Задание A — Воспроизведите дословно часть отрывка о русской литературе XX века: начните со слов «Это печальное —» и остановитесь после слов «не более того.».

Фрагмент страницы —
+ + + + + + +
Выжить, чтобы жить
Сергей Костырко
Странное и жуткое преимущество предоставил XX век русской литературе: для того, чтобы выразить предельное напряжение так называемой экзистенциальной проблематики, писателям необязательно было обращаться к вымыслу. Они вполне могли обойтись без мрачной фантасмагории «Замка» и тягучего кошмара «Процесса», им не нужно было выдумывать город, отрезанный от мира чумой. Сюжеты и образы, поставляемые нашей действительностью, по своим художественным возможностям вполне способны конкурировать с фантазиями Кафки, Камю и Кортасара.
Это печальное — для нашей действительности — «преимущество», увы, нисколько не облегчало понимания литературных текстов. Слишком легко и естественно символика художественного образа переносится читательским сознанием в сугубо бытовой историко-хроникальный ряд. В качестве примера сошлюсь на одно из самых сложных произведений последнего времени — роман-притчу Юрия Домбровского «Факультет ненужных вещей», большинством просвещенных современников прочитанный как беллетризованная автобиография, обличающая сталинский террор, не более того.
+ + + + + + +
Перечень записей —
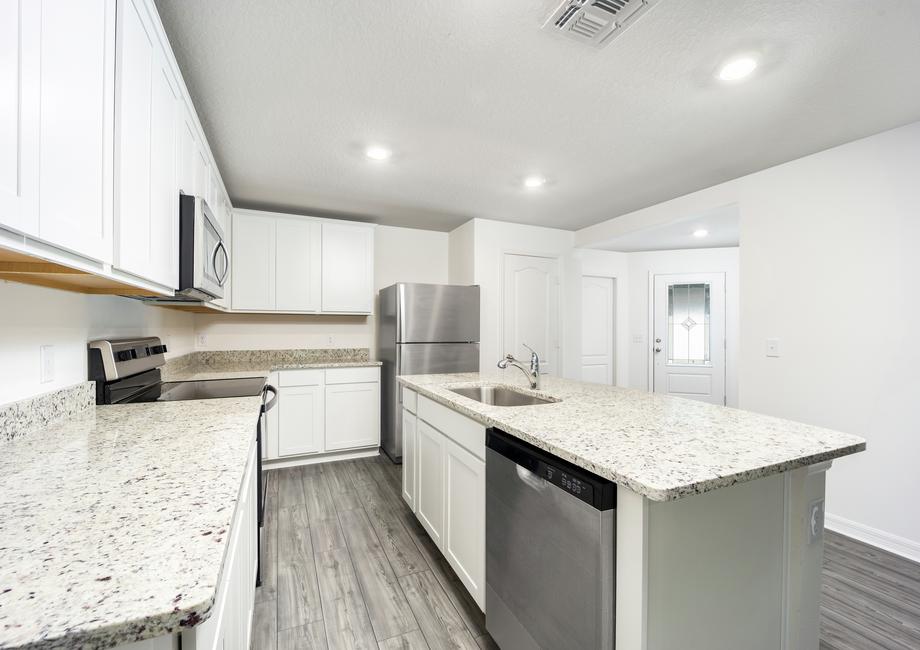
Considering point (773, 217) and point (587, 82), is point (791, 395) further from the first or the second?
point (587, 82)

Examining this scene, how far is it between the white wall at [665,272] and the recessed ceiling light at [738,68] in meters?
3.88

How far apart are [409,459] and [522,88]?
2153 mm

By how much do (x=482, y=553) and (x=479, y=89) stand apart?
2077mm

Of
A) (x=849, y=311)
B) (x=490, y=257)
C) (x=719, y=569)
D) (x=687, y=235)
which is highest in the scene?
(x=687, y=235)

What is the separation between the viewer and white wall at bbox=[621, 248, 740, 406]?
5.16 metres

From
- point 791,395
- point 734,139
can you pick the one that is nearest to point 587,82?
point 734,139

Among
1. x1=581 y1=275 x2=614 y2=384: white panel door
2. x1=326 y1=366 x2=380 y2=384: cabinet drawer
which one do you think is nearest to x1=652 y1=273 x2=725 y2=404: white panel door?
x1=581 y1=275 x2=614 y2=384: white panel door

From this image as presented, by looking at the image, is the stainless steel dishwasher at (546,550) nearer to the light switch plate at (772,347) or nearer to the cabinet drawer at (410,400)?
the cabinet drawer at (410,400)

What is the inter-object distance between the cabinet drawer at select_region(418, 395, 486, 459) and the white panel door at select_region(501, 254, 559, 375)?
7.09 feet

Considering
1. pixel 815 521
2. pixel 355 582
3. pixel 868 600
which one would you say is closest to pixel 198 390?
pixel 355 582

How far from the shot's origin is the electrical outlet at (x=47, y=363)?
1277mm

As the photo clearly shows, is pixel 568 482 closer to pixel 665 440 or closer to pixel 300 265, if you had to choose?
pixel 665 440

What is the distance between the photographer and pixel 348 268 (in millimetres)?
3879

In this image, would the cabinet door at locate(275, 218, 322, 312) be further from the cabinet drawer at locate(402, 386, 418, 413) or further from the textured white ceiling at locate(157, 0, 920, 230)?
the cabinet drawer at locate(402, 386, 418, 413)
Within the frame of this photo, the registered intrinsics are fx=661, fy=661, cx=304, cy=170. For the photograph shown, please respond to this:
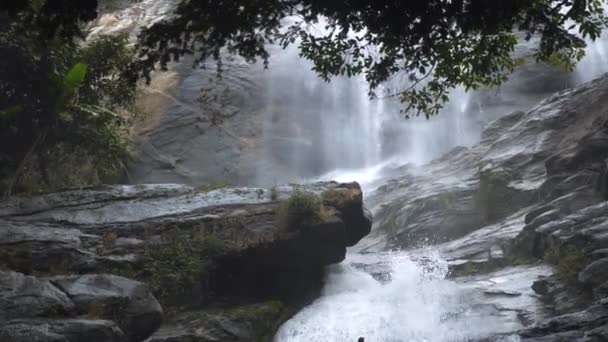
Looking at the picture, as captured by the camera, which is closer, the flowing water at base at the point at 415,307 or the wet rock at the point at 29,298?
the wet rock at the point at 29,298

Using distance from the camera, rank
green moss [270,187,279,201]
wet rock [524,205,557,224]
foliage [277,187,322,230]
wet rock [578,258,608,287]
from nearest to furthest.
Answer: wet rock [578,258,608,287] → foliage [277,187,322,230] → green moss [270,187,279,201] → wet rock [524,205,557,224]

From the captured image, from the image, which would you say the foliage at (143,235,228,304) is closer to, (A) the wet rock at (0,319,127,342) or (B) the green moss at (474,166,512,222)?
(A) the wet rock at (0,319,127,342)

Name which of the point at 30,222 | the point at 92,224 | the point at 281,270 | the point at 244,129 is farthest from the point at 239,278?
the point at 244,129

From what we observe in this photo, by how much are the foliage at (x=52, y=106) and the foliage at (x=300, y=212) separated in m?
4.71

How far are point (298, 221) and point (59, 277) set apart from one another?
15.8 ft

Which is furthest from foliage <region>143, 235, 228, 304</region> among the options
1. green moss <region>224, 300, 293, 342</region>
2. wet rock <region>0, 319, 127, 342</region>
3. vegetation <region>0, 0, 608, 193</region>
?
+ + + + + + +
Задание B — Пожалуйста, перепишите без изменений строки из записей: начните со строки, в которой есть «Within the frame», и остановитесь после строки, в которой есть «Looking at the picture, as». Картинки в ответ не включайте.

Ответ к заданию A —
Это печальное — для нашей действительности — «преимущество», увы, нисколько не облегчало понимания литературных текстов. Слишком легко и естественно символика художественного образа переносится читательским сознанием в сугубо бытовой историко-хроникальный ряд. В качестве примера сошлюсь на одно из самых сложных произведений последнего времени — роман-притчу Юрия Домбровского «Факультет ненужных вещей», большинством просвещенных современников прочитанный как беллетризованная автобиография, обличающая сталинский террор, не более того.

Ответ к заданию B —
Within the frame of this photo, the registered intrinsics are fx=661, fy=661, cx=304, cy=170. For the photograph shown, please respond to this:
Looking at the picture, as captured by the camera, which is closer, the flowing water at base at the point at 415,307 or the wet rock at the point at 29,298?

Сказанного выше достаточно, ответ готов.